Conversely, I have never seen any more widespread threats to duration and quality of life than these three risky behaviors: reckless driving, recreational substance abuse and a sedentary lifestyle.  Reckless driving, fortunately, is relatively rare, as most of us seem to be able to stay in our lane and stop at the red lights, with some remarkable and hair-raising exceptions on our roads and highways.

However, the most common major reckless behavior of our time, sedentary lifestyle, is casually indulged by a majority of 21st century Americans.  It is casually indulged, as if there were no victims to this behavior, and as if no harm is expected to come of it.  Both assumptions are false, for the following reasons.

The American College of Sports Medicine recommends 150 minutes of exercise per week, broken up into any intervals, of any combination of sports or other movement, for every living person.  To state the obvious but incomprehensible:  This means you -regardless of who you are, your age, your pathetic excuses or your health condition.  This recommendation is for Americans of both genders and every last generation even at the extremes, and it is seconded by the Centers for Disease Control.i  The benefits of long-term exercise have been known throughout human history.  Hippocrates warned circa 400 BC, “Eating alone will not keep a man well.  He must also take exercise.”ii

I cannot tell you how many sedentary people come in to me amazed when they do not get better, having not comprehended my many exhortations to move and to move frequently, and that their very lives depend on it.

Yet contemporary Americans are content to leave sports to star athletes and youthful up-and-comers.  Only 1 in 5 Americans get the recommended 150 minutes of exercise per week.  The rest are literally time bombs for chronic disease.  Worse yet, nearly half of high school students – at or near peak physical performance of their lives – do not have a weekly PE class.iii

The recklessness of not exercising includes a greatly increased risk for Alzheimer’s Disease, as exercise is now known as the most effective intervention against onset and progression of Alzheimer’s.  This poses a threat not only to the wellbeing and quality of life of the individual, but to his safety and that of his family.  Likewise, the older woman who chooses not to exercise has increasingly brittle bones, a life-threatening hip fracture waiting to happen.  Pre-diabetes and full-blown Type II diabetes are far more prevalent among the sedentary, because lack of exercise impedes blood sugar metabolism.

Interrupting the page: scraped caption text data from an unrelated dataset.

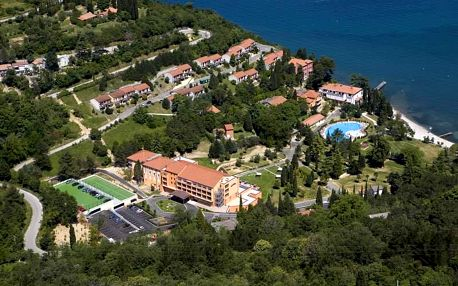 Slovinsko - Piran na 3 dny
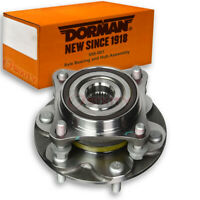 Dorman OE Solutions 950-001 Axle Bearing and Hub Assembly for 4357060010 rt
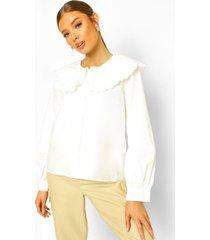 gesmokte katoenen poplin blouse met extreme kraag, white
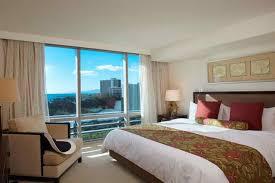 2 bedroom suite waikiki trump international hotel waikiki beach walk trump floor 2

The most stubbornly sedentary among us may be asking why humans are cursed with exercise as a pre-requisite and co-requisite of good health.  I may as well ask why I was cursed with having to nag people to move day after day and decade after decade, in order to help them to get well.

But it is not only these diseases that are very high risk for those with a sedentary lifestyle.  Cancer is more likely to strike the sedentary than the non-sedentary.   There you have it – the cause of cancer:

In an experiment with mice that were genetically disposed to age prematurely, Mark Tarnopolsky of McMaster University in Ontario, divided the mice into two groups.  The first group of mice were sedentary.  The second group were coaxed on a treadmill three times per week.  As expected, the sedentary mice had weaker hearts, thin fur, worse hearing and were shivering in a corner.   The healthy mice had sleek coats, ran around their cages, reproduced.  However, with regard to cancer, when the mice were sacrificed at the end of the study, half of the sedentary mice had tumors.  None of the active mice had any tumors at all.iv  None!

There could not be a more stark contrast between a group that’s high risk for cancer and a group that’s low risk than these sedentary versus active mice.

In my clinic, I exhort people to exercise, and I see all kinds of people.  Some are already on their treadmills or other exercise of their choice.  The majority tell me they don’t exercise much, and that they don’t mind going for a walk in the cool weather.  Here in the Phoenix area, some consider cool weather to be only the six months from mid-October to early April.  So I often hear from patients that they don’t want to walk, or haven’t been walking because it’s too hot.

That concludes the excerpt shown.